(Source text begins)

Cloudflare Builds Foundation for Running Extra-Large Language Models at the Edge

Cloudflare is laying the technical groundwork to run the largest open-source language models directly on its global edge network, unveiling a suite of infrastructure optimizations during Agents Week 2026 that collectively represent the company's most aggressive push yet into AI inference. The announcements, spanning a custom Rust-based inference engine, a novel model compression system, and support for frontier-scale models like Moonshot's Kimi K2.5, signal that the race to host large language models is no longer confined to centralized cloud data centers.

The centerpiece of Cloudflare's technical strategy is Infire, a proprietary LLM inference engine written in Rust and purpose-built for the unique constraints of distributed edge computing. Unlike centralized inference platforms that can rely on massive GPU clusters in a handful of data centers, Cloudflare must serve AI workloads across more than 200 cities worldwide, which means every watt of GPU power and every megabyte of memory bandwidth matters. According to the company's engineering team, Infire uses Granular CUDA Graphs to reduce CPU overhead by 82 percent and achieves GPU utilization rates above 80 percent under production loads. On unloaded machines equipped with H100 NVL GPUs, Infire completes inference tasks up to 7 percent faster than vLLM 0.10.0, the widely used open-source serving framework.

"We are entering a world where agents are the ones writing and executing code," CEO Matthew Prince said during Agents Week, framing the LLM infrastructure push as inseparable from the broader rise of autonomous AI agents. "Agents need a home that is secure by default, scales to millions instantly, and persists across long-running tasks."

The Three Pillars of Edge-Scale Inference

Cloudflare's approach rests on three interlocking technical innovations that address the fundamental bottlenecks of running large models far from centralized GPU farms.

(Source text ends)
(Data extract begins)

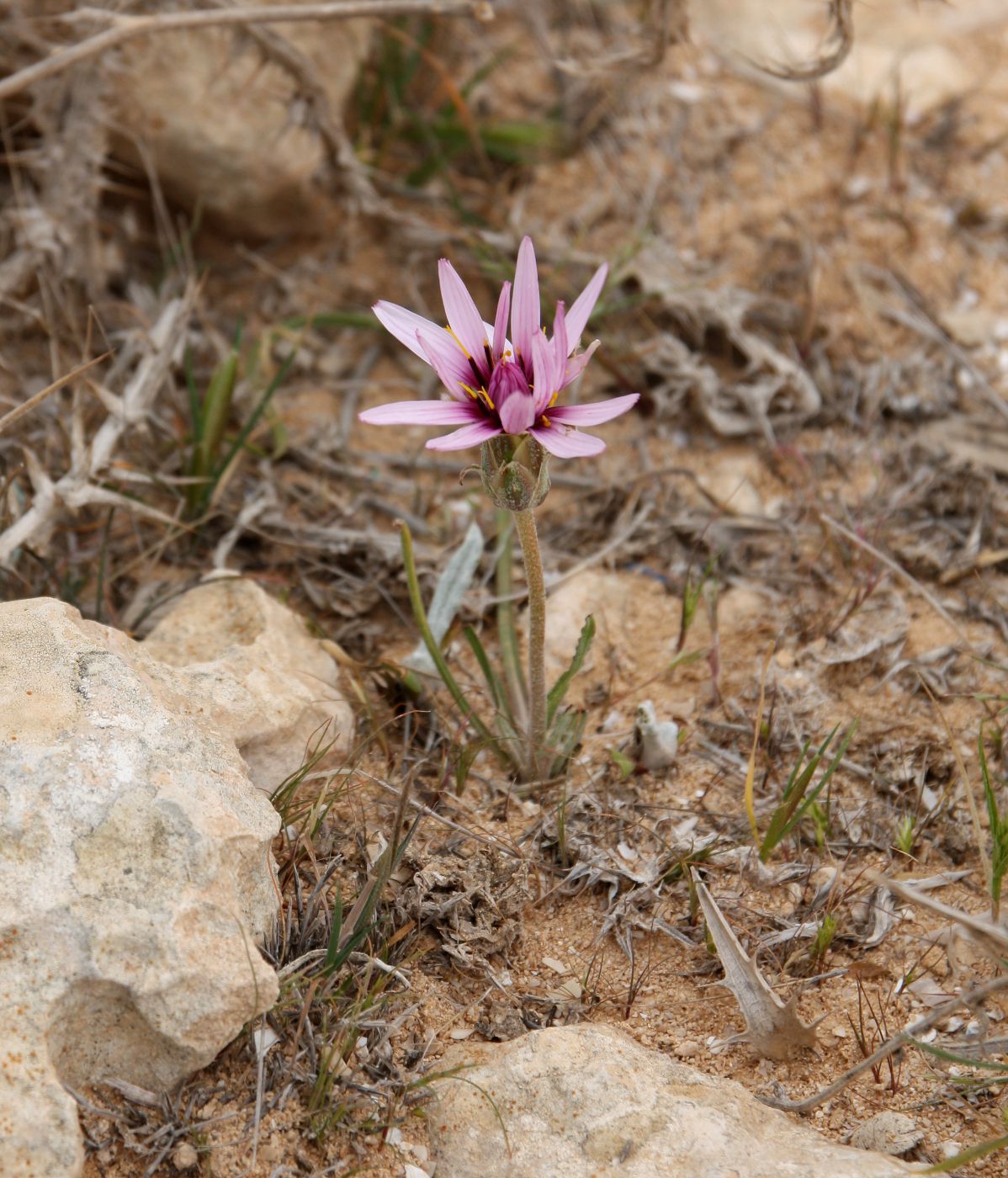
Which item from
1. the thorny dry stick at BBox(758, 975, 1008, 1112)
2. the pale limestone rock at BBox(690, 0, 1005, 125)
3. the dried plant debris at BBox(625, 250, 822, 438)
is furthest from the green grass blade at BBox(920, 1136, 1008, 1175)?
the pale limestone rock at BBox(690, 0, 1005, 125)

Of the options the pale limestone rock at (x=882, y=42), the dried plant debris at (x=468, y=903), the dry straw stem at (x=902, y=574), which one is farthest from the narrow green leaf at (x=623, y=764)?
the pale limestone rock at (x=882, y=42)

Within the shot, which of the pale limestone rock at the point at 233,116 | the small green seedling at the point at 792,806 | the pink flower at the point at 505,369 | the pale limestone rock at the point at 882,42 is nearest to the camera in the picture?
the pink flower at the point at 505,369

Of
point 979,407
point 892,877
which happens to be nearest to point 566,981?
point 892,877

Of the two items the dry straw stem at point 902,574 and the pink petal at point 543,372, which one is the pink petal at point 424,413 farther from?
the dry straw stem at point 902,574

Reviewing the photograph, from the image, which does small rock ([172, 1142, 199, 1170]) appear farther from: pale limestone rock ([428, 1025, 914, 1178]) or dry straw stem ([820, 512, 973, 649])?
dry straw stem ([820, 512, 973, 649])

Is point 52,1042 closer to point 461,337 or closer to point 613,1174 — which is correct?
point 613,1174

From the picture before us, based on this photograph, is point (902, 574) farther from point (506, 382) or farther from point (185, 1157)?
point (185, 1157)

(Data extract ends)

▶ _What to do_
Please copy everything in the Cloudflare article from "Cloudflare's approach rests" down to "centralized GPU farms.", swapping "bottlenecks" for "limits".

▶ _Result of this task_
Cloudflare's approach rests on three interlocking technical innovations that address the fundamental limits of running large models far from centralized GPU farms.